*WHAT THE TASK ASKS:* In the court opinion about a separation agreement, why did the IAS court grant the defendant's motion to dismiss?
━━━━━ READING PASSAGE ━━━━━
Summary
stating that "ratification is an affirmative defense, which defendant has the burden of proving"
Summary of this case from Ciccone v. Pitassi, PB 97-4180 (2004)Opinion
June 12, 1990
Appeal from the Supreme Court, New York County (Shirley Fingerhood, J.).
The parties entered into a separation agreement on October 13, 1983, after 12 years of marriage. They were divorced several weeks later. As part of the agreement, plaintiff and her attorney negotiated a deal in which plaintiff immediately received from defendant over $1 million and a Park Avenue apartment with equity of about $800,000. The agreement also included alimony payments of $50,000, two cars, a substantial amount of jewelry, and two life insurance policies. Within four months of the divorce, plaintiff remarried.
For five years after the divorce, plaintiff had no contact with defendant, who lives in Florida. In October 1988, plaintiff filed this action seeking to invalidate the separation agreement and the divorce on the grounds of coercion and duress. The complaint is premised on the predivorce conduct of defendant. Plaintiff also asserts that she took psychotropic medications after the divorce and underwent psychiatric care for an unidentified condition and for an unidentified period of time.
Defendant moved to dismiss most of the causes of action in the complaint for failure to state causes of action. The IAS court granted the motion since the separation agreement was ratified by plaintiff as she accepted the benefits of the negotiated agreement for five years without complaint.
━━━━━ SUPPLIED MATERIAL ━━━━━
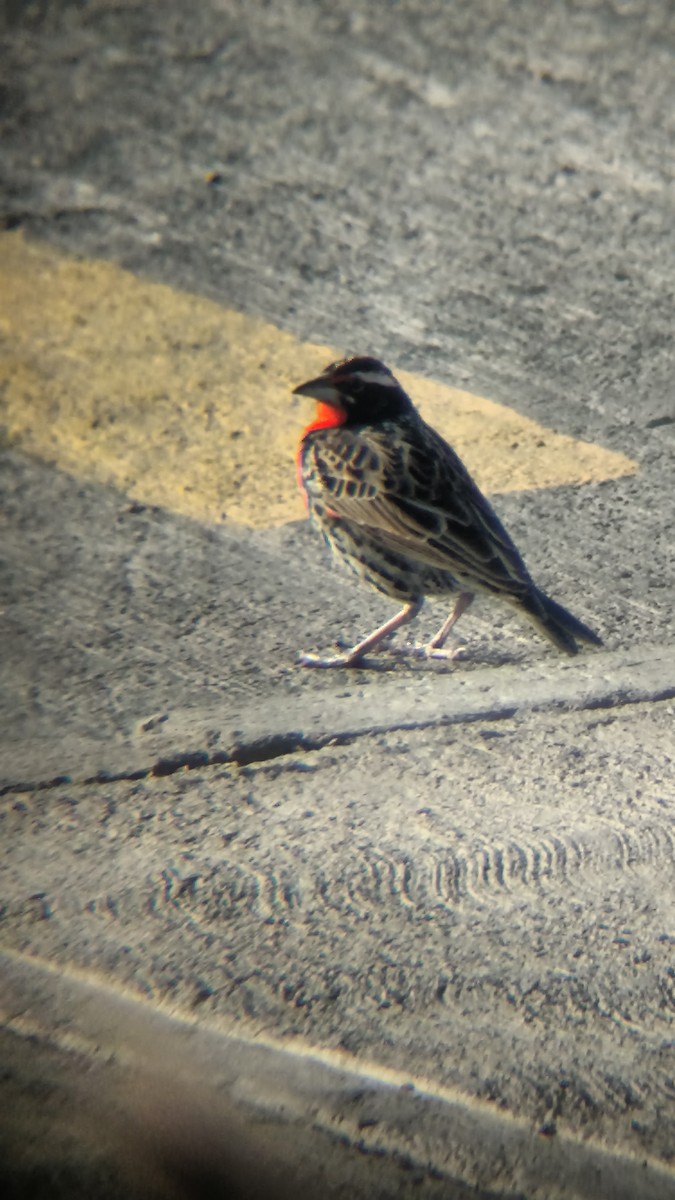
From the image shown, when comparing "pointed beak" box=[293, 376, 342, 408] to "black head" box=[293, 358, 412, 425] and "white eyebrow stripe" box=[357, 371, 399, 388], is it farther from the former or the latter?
"white eyebrow stripe" box=[357, 371, 399, 388]

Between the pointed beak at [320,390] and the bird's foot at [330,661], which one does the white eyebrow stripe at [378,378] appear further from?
the bird's foot at [330,661]

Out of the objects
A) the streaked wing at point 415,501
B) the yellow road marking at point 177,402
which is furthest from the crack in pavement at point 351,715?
the yellow road marking at point 177,402

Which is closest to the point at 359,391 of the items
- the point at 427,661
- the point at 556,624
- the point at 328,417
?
the point at 328,417

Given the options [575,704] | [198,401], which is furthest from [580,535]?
[198,401]

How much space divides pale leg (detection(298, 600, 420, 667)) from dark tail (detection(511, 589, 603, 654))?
478 millimetres

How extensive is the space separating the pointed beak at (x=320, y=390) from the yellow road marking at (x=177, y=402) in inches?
22.6

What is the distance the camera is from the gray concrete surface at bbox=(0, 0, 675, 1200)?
2.85 metres

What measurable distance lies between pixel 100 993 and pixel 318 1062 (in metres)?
0.50

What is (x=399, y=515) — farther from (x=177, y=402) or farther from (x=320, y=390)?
(x=177, y=402)

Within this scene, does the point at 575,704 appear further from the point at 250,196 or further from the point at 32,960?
the point at 250,196

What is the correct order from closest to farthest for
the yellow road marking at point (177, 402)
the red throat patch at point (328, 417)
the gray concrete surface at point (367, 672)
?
the gray concrete surface at point (367, 672), the red throat patch at point (328, 417), the yellow road marking at point (177, 402)

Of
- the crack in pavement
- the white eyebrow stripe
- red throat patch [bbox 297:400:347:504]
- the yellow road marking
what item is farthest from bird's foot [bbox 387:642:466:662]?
the white eyebrow stripe

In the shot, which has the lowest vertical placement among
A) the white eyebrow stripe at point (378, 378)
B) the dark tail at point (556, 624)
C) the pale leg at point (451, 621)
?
the pale leg at point (451, 621)

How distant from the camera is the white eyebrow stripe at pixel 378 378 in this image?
509cm
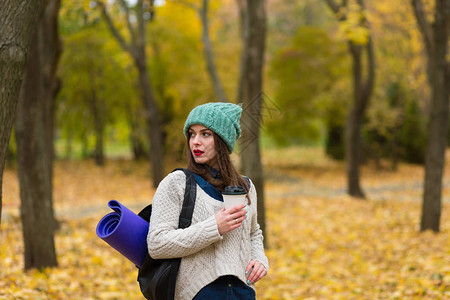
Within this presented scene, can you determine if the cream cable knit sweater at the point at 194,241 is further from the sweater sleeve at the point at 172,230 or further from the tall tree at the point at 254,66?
the tall tree at the point at 254,66

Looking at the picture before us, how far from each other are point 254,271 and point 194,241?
1.43ft

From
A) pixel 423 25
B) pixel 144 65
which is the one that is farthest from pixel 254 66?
pixel 144 65

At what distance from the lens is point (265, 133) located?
38.9ft

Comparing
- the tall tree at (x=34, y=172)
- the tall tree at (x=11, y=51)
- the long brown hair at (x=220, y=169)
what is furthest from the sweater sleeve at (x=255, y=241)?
the tall tree at (x=34, y=172)

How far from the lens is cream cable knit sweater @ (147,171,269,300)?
7.23 feet

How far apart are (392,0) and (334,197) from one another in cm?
1167

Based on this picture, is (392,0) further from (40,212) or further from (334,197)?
(40,212)

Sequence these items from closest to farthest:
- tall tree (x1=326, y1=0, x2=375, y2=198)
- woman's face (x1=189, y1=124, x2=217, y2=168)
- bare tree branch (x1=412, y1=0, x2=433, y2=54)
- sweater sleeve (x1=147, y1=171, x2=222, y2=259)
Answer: sweater sleeve (x1=147, y1=171, x2=222, y2=259), woman's face (x1=189, y1=124, x2=217, y2=168), bare tree branch (x1=412, y1=0, x2=433, y2=54), tall tree (x1=326, y1=0, x2=375, y2=198)

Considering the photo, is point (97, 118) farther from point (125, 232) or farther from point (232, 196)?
point (232, 196)

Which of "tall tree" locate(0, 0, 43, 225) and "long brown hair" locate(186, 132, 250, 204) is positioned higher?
"tall tree" locate(0, 0, 43, 225)

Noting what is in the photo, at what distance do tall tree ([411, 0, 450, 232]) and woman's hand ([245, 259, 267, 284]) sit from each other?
6.90m

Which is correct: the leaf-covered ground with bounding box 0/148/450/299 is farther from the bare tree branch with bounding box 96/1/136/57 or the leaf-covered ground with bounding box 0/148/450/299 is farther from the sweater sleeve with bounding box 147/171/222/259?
the bare tree branch with bounding box 96/1/136/57

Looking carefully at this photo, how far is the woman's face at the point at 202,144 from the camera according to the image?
7.94ft

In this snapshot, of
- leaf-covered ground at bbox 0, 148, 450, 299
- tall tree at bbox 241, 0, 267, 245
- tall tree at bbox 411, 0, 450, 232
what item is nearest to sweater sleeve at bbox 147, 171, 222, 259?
leaf-covered ground at bbox 0, 148, 450, 299
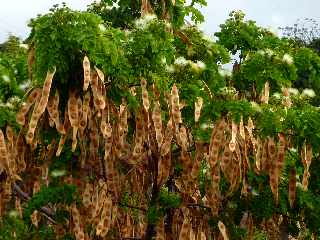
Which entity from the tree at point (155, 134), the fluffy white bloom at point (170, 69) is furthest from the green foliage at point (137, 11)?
the fluffy white bloom at point (170, 69)

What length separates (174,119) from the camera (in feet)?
23.4

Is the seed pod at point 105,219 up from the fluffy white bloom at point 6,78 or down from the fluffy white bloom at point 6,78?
down

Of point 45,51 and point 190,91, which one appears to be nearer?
point 45,51

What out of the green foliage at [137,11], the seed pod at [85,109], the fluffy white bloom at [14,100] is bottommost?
the seed pod at [85,109]

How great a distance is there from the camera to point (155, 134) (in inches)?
305

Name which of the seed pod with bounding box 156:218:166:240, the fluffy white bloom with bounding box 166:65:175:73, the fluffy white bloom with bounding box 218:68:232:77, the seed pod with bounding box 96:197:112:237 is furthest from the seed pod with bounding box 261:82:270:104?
the seed pod with bounding box 96:197:112:237

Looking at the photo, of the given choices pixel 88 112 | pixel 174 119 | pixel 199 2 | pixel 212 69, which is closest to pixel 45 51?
pixel 88 112

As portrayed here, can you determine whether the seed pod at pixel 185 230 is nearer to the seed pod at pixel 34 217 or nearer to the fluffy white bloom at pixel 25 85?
the seed pod at pixel 34 217

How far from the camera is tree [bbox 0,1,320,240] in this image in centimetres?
653

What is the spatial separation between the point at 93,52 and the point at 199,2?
5.01 m

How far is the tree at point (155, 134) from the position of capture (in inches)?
257

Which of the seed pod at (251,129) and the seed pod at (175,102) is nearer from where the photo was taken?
the seed pod at (175,102)

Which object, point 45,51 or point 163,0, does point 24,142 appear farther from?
point 163,0

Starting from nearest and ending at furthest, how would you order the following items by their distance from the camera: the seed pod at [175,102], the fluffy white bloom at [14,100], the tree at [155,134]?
the tree at [155,134]
the seed pod at [175,102]
the fluffy white bloom at [14,100]
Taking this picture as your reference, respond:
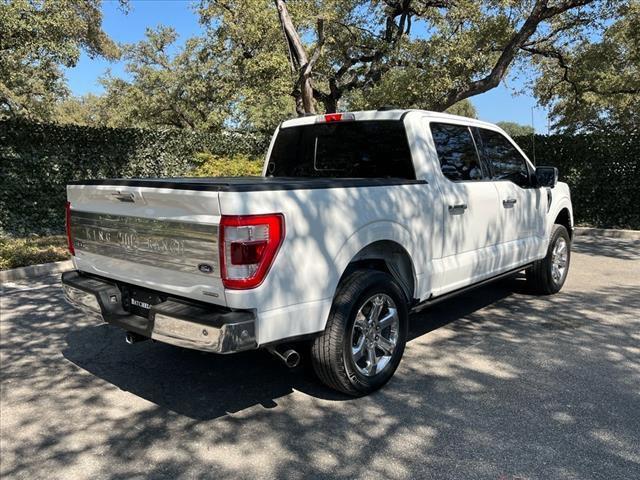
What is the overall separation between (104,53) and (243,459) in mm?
15796

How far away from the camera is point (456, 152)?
454 centimetres

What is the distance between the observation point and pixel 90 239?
3781 mm

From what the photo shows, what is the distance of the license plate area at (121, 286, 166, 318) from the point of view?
11.0 ft

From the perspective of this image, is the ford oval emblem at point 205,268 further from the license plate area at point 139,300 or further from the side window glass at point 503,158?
the side window glass at point 503,158

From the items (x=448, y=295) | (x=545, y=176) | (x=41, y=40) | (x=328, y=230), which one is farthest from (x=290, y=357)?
(x=41, y=40)

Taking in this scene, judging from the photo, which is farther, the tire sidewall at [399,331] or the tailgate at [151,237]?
the tire sidewall at [399,331]

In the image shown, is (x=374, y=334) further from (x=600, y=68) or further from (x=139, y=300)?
(x=600, y=68)

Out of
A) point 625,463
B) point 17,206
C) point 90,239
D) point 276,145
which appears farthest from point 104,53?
point 625,463

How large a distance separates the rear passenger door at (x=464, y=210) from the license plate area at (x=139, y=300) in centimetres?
212

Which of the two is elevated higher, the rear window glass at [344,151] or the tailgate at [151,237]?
━━━━━
*RESPONSE TO THE EXERCISE:* The IAS court granted the motion because the plaintiff had ratified the separation agreement. She accepted the benefits of the negotiated agreement for five years without complaint.